For those familiar with Visual Basic, the code is not that much different. Here is a listing of the code that is run when the Send button is pressed:
Password As String = ""Dim
The “SendMailSvc” in the code above refers to the web service I wrote (as a Visual Studio ASP .Net Web Service application) that resides at my web site and handles the email request. It resides at a URL that has been added as a reference to the current project.
As you work on your program, you want to test it. The easiest way to do this is to have Visual Studio run it in the Pocket PC Emulator, which is a software program that “emulates” a real Pocket PC. A screen capture of it with my program loaded is below. My own Pocket PC does not look in the least like the skin of the one at the right. What you see is just a generic version of such a device.

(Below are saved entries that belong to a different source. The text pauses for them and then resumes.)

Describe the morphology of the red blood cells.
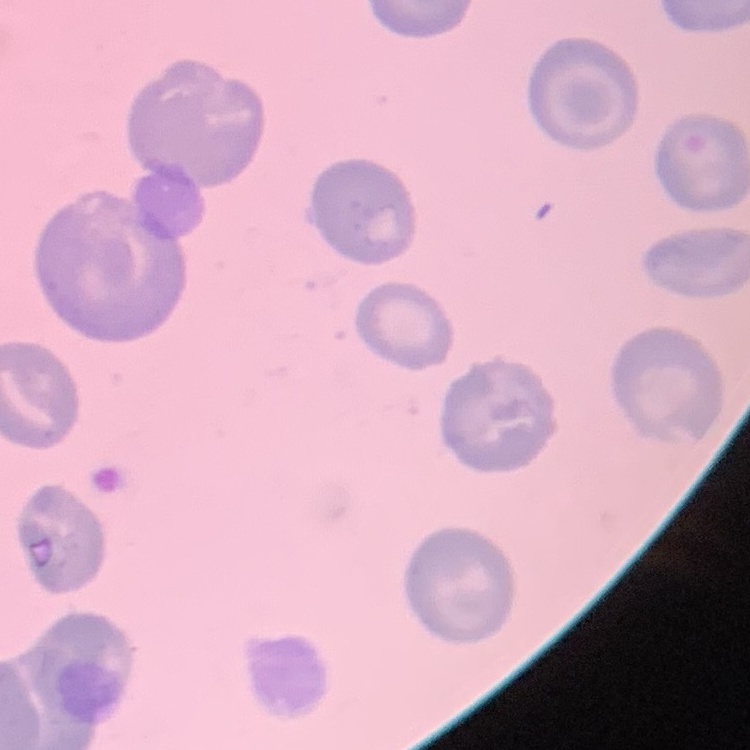
No rouleaux formation.

Summary:
  - Image type: square crop of a larger photomicrograph
  - Preparation: thin peripheral smear
  - Stain: Field's or Giemsa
Outline each white blood cell.
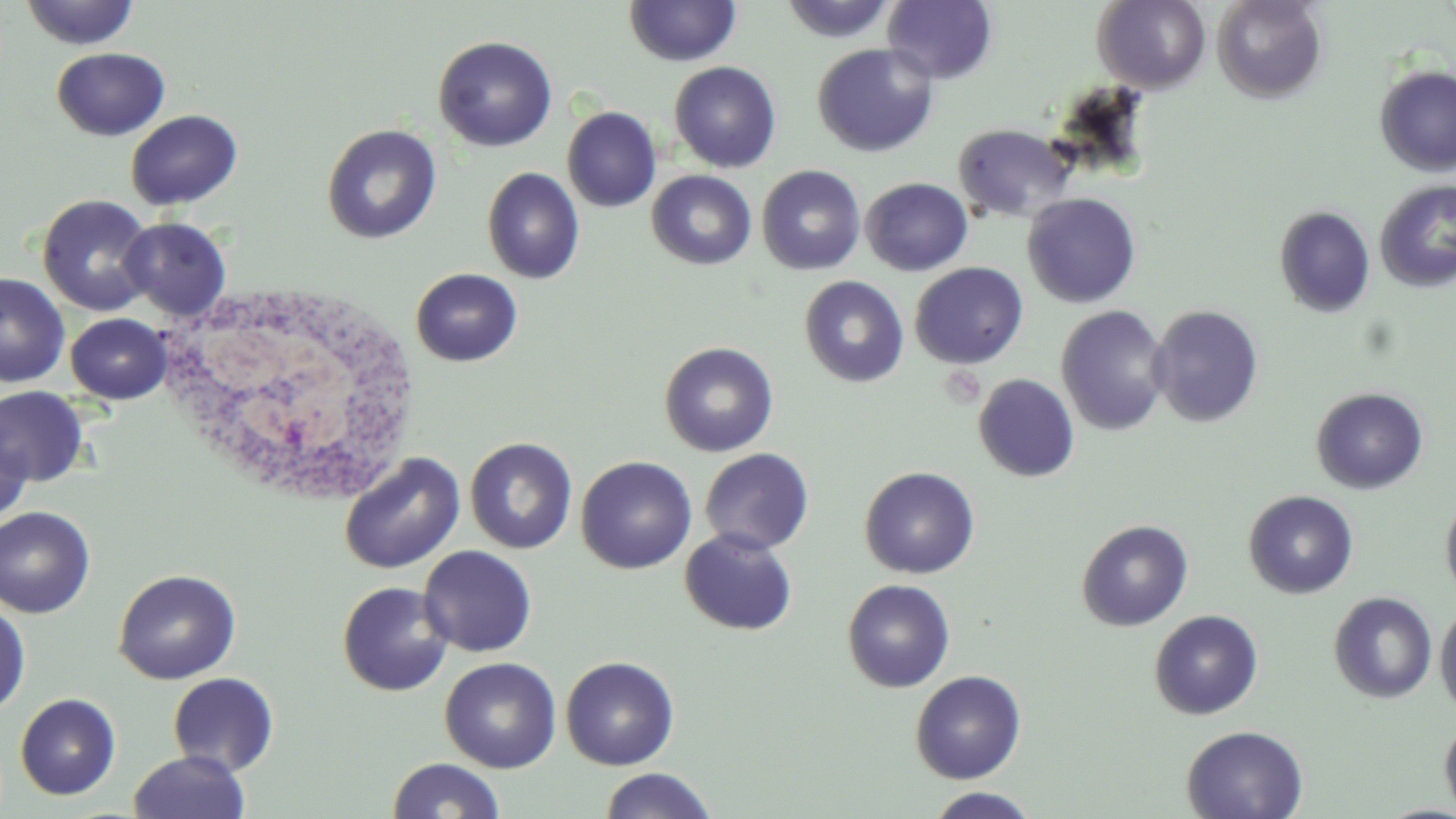

Approximate bounding boxes as [x1, y1, x2, y2] in pixels.
White blood cells: [155, 283, 418, 502].

{
  "slide_level_diagnosis": "no evidence of blood parasites",
  "stain": "May-Grünwald-Giemsa",
  "preparation": "thin blood smear",
  "image_size": "1456×819 pixels",
  "field_of_view": "single",
  "modality": "light microscopy",
  "uninfected_red_blood_cell_locations": "approximate bounding boxes as [x1, y1, x2, y2] in pixels: [780, 0, 896, 43], [882, 0, 999, 85], [1212, 0, 1328, 103], [19, 1, 140, 50], [624, 1, 742, 67], [1092, 1, 1211, 93], [433, 35, 558, 152], [811, 43, 939, 157], [51, 47, 171, 141], [669, 61, 782, 172], [1373, 66, 1456, 176], [562, 106, 662, 212], [125, 109, 243, 210], [321, 123, 442, 244], [952, 123, 1078, 224], [756, 165, 866, 275], [482, 167, 585, 284], [646, 170, 757, 270], [860, 177, 973, 276], [1374, 180, 1456, 293], [1022, 193, 1141, 308], [37, 194, 157, 317], [1275, 206, 1375, 317], [119, 217, 232, 321], [910, 262, 1028, 368], [411, 268, 523, 367], [0, 272, 70, 388], [799, 276, 909, 388], [1056, 305, 1171, 436], [1149, 305, 1264, 428], [66, 313, 172, 404], [659, 341, 779, 457], [973, 374, 1080, 483], [0, 386, 90, 486], [1310, 387, 1429, 494], [0, 421, 34, 523], [465, 437, 577, 554], [699, 448, 814, 554], [339, 453, 464, 574], [576, 455, 697, 574], [859, 466, 980, 578], [1244, 490, 1358, 599], [1440, 493, 1456, 605], [0, 506, 96, 618], [1076, 519, 1194, 632], [679, 528, 798, 636], [419, 545, 538, 657], [113, 569, 241, 685], [842, 579, 955, 692], [336, 581, 454, 697], [1329, 592, 1437, 704], [0, 604, 31, 717], [1435, 605, 1456, 716], [1149, 609, 1264, 720], [560, 655, 680, 770], [439, 657, 561, 773], [910, 670, 1026, 783], [167, 672, 279, 776], [15, 693, 121, 800], [1439, 714, 1456, 819], [1181, 725, 1308, 819], [128, 750, 250, 819], [387, 757, 506, 818], [599, 768, 718, 819], [925, 787, 1041, 819]",
  "magnification": "1000x"
}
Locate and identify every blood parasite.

To install such a program on someone’s Pocket PC, their device must first have the Microsoft .Net Compact Framework installed. It is not part of the operating system Windows CE. This is equivalent to the requirement that to run a program created in Visual Studio .Net on a Windows computer, the computer must have the Microsoft .Net Framework. The big difference is that the Framework for a Windows computer is around 24 MB, the Compact Framework for a Smart Device is around 1.5 MB. To install the Compact Framework on your device, you download a Windows executable from Microsoft (around 14 MB since it must take into consideration all the different processors that a Pocket PC may have) and run it on your computer while the Pocket PC is synced to the computer. Again, I stress that installing the Compact Framework on your device only adds about 1.5 MB of files--not 14 MB.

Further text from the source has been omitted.